Saluton!
RFC 2047 is the MIME standard that describes how to use non-ascii
character sets in internet mail. This library takes the approach
that if you give it a string that might have RFC 2047 encoded words
in it, and tell it what character set you’d like the string to be
in, it will convert it (using iconv).
The library seems to work fine with western character sets but it has
problems with Japanese (and possibly other languages as well).
I did use Mew (written in Japan) to write a message with ISO-2022-jp
encode header. The subject did read ‘hiragana katakana jôyô-kanji’
where all words were written in the way they indicate (e.g. hiragana
in hiragana). Displaying the message header did leave my kanji
terminal (rxvt) in an unusable state - even issuing the ‘reset’
command didn’t help.

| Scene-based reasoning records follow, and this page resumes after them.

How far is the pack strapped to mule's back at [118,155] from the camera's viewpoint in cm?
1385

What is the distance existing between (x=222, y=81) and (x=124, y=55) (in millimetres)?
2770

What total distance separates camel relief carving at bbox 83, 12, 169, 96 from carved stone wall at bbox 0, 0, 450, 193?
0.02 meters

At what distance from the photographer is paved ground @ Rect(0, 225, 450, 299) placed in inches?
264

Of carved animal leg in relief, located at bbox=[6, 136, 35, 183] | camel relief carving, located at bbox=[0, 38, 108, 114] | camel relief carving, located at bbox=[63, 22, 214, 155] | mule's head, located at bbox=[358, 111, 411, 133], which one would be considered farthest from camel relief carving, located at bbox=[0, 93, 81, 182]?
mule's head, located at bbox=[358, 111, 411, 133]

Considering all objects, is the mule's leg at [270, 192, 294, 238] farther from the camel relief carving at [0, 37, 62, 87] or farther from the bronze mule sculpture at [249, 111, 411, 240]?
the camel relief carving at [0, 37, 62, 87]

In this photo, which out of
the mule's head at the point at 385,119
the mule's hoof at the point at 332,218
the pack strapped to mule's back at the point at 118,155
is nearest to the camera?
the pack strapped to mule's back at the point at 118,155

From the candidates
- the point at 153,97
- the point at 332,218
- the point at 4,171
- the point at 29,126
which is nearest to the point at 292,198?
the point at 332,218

I’ll send a message entitled: “RFC 2047 to
hiragana, katakana to jôyô-kanji” to the list so that you have
something for testing purposes and the Japanese among us can inform
us if my message happens to be broken in their mailer (I would be
surprised if that is the case).
Thats how life is at the b?leeding edge: You are b?leeding >;->
Gis,
Josef ‘Jupp’ Schugt
Thanks for the feedback. I’ll run your example (thanks) through iconv,
and see if I can figure out what is happening.

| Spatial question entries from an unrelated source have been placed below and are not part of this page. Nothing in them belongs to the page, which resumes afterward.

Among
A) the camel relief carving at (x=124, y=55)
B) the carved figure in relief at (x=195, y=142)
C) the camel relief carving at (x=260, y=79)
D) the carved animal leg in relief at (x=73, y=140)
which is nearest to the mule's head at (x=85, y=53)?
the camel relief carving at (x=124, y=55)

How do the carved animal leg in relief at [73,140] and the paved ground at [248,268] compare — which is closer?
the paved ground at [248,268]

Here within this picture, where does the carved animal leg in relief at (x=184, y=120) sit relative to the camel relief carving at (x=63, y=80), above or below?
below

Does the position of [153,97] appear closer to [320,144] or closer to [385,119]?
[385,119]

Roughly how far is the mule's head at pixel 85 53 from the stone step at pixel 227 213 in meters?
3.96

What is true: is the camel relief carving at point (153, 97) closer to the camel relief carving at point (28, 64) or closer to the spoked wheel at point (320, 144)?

What characterset did you convert to? I assume it was the character set
that your terminal is using?
Sam
Quoteing jupp@gmx.de, on Wed, Apr 16, 2003 at 01:39:17AM +0900:
···
Saluton!
RFC 2047 is the MIME standard that describes how to use non-ascii
character sets in internet mail. This library takes the approach
that if you give it a string that might have RFC 2047 encoded words
in it, and tell it what character set you’d like the string to be
in, it will convert it (using iconv).
The library seems to work fine with western character sets but it has
problems with Japanese (and possibly other languages as well).
I did use Mew (written in Japan) to write a message with ISO-2022-jp
encode header. The subject did read ‘hiragana katakana jôyô-kanji’

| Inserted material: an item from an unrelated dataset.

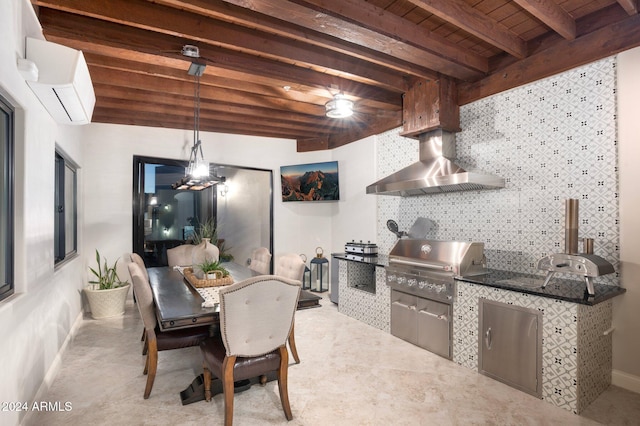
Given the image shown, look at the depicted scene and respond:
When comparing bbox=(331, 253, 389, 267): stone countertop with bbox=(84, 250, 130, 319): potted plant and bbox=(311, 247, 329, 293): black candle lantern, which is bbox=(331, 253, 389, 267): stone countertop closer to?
bbox=(311, 247, 329, 293): black candle lantern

where all words were written in the way they indicate (e.g. hiragana
in hiragana). Displaying the message header did leave my kanji
terminal (rxvt) in an unusable state - even issuing the ‘reset’
command didn’t help. I’ll send a message entitled: “RFC 2047 to
hiragana, katakana to jôyô-kanji” to the list so that you have
something for testing purposes and the Japanese among us can inform
us if my message happens to be broken in their mailer (I would be
surprised if that is the case).
Thats how life is at the b?leeding edge: You are b?leeding >;->
Gis,
Josef ‘Jupp’ Schugt
Saluton!
What characterset did you convert to? I assume it was the character
set that your terminal is using?
Correct. Terminal does use iso-2022-jp as native charset. It seems
not to be a terminal problem since I did use the same terminal to
create the message. More precisely I did first start a Kanji
terminal, then issue ‘export LC_CTYPE=ja_JA’ and start ‘emacs -nw’
in that terminal. In Emacs I did then start Mew and start message
composition. To enter the message I did use ‘japanese’ input mode
(C-\ ENTER japanese). All characters did display correctly while
being entered. I then locally did deliver that message. It did
display correctly in Mew. The problem seems to result form the word
‘Katakana’ written in Katakana - all other parts of Subject did
display as expected.
BTW: For practical reasons it would be very nice if you use state-of-
the-art quoting style. It is an highly uneconomical to if one has to
skip back and forth between answer and what is being answered. Dômo
arigatô gozaimasu.
Gis,
Josef ‘Jupp’ Schugt
(Nobu, this question relates to using iconv to convert from iso-2022-jp
to iso-2022-jp, which I would think would be an identity transform, but
appears not to be, perhaps you have some insight?)
The decoder is correctly pulling the base64 out of your example, it is
then decoding it to binary, correctly I assume, unless there is a bug
in ruby b64 code :-). However, Iconv.iconv() is dropping some of the
trailing bytes when converting from what is (claimed to be) iso-2022-jp
to is-2022-jp. Any idea what those characters are? Some sort of terminal
reset sequence, perhaps? Maybe iso-2022-jp is stateful, in some way?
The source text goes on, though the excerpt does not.